**Written instruction**
Rewrite the entries below as a Markdown table with two columns, Row and Line, giving each line a row number and leaving out blank lines. Begin at the line that contains "If forced to" and stop after the line that contains "In the photo shown, is".

┌─ Input for this task

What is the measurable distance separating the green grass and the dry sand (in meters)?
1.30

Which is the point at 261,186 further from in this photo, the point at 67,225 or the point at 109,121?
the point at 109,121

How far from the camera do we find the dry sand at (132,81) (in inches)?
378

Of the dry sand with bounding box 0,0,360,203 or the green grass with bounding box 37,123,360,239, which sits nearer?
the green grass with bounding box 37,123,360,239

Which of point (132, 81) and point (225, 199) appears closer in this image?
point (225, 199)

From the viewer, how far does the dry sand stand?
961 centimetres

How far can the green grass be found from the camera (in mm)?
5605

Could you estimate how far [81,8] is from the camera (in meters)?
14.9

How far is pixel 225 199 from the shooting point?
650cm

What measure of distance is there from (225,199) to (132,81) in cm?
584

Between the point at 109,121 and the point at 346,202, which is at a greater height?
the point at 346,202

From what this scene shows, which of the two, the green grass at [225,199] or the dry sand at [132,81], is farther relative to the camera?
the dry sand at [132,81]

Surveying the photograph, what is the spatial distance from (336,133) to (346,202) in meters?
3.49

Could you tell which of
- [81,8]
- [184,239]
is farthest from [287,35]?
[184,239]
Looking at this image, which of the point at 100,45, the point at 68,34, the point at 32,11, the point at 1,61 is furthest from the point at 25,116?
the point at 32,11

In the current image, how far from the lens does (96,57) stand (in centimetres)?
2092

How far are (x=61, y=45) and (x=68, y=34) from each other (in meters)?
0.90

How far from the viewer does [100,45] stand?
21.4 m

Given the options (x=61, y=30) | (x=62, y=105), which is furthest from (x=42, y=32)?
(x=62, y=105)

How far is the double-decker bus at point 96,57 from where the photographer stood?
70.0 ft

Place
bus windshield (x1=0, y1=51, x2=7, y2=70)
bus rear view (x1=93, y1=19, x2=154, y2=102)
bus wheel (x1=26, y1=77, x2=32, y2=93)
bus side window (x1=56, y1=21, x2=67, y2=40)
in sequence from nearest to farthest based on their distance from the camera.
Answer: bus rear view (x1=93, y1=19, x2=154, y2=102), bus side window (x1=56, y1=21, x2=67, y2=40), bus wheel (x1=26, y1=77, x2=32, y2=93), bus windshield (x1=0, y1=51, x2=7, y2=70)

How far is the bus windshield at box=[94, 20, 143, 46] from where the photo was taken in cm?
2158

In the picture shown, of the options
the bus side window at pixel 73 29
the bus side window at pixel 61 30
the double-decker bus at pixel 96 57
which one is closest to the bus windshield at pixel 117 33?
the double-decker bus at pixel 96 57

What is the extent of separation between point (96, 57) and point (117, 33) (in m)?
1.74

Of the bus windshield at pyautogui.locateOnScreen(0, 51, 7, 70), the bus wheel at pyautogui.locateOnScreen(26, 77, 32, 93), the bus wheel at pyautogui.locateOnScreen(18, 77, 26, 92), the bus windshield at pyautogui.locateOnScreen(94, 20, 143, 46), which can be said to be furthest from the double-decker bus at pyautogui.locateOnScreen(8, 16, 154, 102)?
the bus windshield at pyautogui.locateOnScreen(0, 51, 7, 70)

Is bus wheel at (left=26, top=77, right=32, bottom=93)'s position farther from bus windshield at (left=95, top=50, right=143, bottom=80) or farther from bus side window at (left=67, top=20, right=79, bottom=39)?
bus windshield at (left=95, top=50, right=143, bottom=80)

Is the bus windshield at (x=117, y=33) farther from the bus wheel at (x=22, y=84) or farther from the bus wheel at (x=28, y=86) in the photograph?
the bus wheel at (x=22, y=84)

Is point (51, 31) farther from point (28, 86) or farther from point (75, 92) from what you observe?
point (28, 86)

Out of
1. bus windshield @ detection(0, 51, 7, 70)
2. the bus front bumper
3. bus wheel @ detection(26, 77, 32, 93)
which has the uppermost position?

└─
┌─ Input for this task

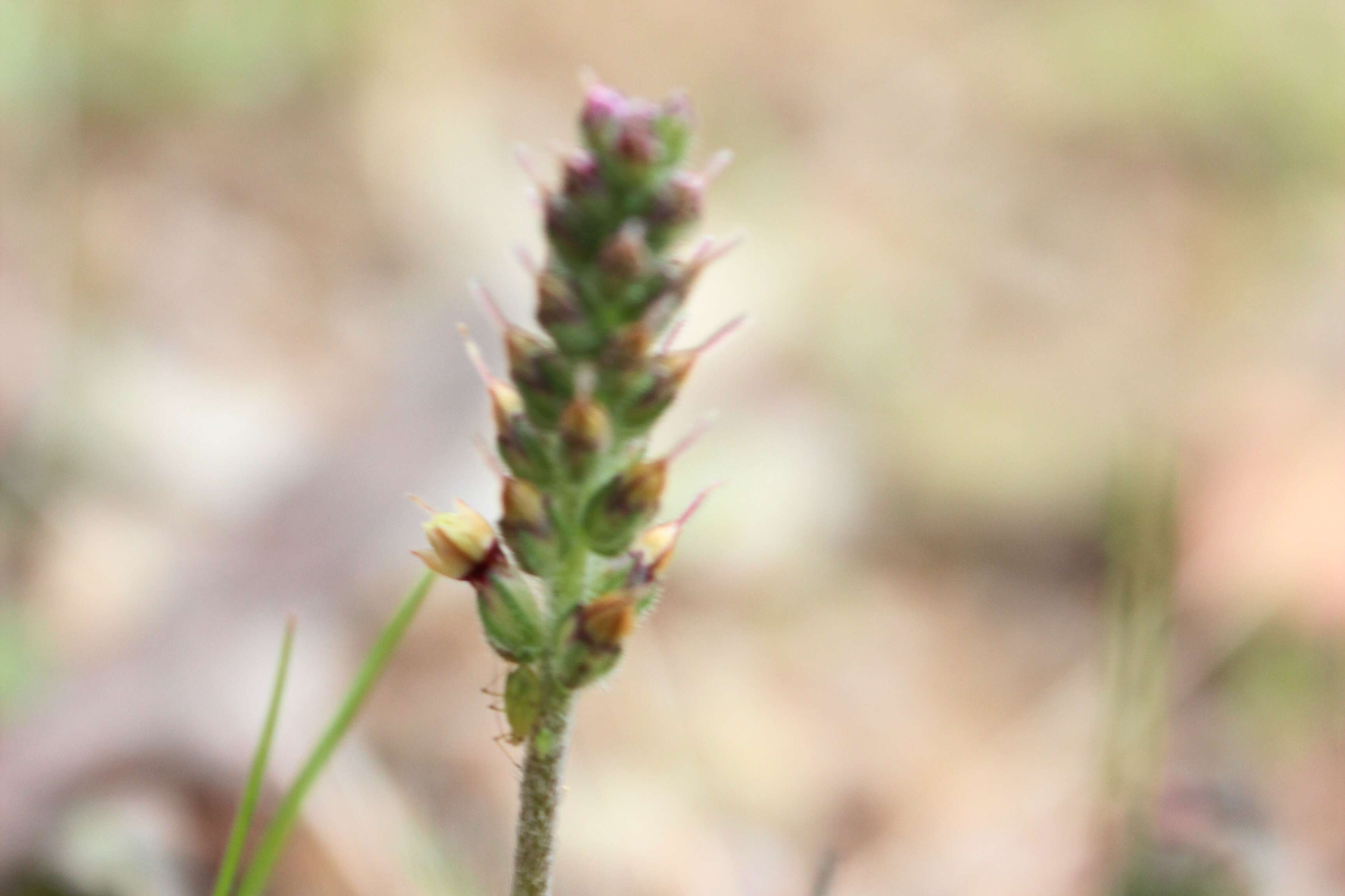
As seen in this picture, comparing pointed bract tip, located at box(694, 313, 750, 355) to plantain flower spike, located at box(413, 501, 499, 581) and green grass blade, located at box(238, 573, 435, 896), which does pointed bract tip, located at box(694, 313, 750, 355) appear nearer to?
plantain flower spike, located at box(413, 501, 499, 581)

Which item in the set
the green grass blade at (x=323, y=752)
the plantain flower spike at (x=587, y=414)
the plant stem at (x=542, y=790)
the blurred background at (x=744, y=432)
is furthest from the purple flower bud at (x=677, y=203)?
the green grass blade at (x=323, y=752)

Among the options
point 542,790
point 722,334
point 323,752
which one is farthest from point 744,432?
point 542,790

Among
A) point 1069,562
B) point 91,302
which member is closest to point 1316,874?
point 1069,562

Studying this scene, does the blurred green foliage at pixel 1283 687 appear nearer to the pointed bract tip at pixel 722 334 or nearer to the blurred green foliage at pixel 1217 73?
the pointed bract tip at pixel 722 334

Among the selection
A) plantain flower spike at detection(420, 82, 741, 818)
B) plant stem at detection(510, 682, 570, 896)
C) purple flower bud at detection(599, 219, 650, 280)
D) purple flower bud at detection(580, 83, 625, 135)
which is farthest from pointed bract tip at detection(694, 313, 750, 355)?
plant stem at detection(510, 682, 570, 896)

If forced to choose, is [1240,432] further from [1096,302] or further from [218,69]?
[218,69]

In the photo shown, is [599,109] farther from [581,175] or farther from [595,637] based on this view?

└─
┌─ Input for this task

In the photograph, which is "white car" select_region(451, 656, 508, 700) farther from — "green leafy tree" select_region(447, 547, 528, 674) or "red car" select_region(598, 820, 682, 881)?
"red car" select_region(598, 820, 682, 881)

└─

**Answer to the problem**
| Row | Line |
|---|---|
| 1 | If forced to choose, is [1240,432] further from [1096,302] or further from [218,69]? |
| 2 | [218,69] |
| 3 | In the photo shown, is [599,109] farther from [581,175] or farther from [595,637] based on this view? |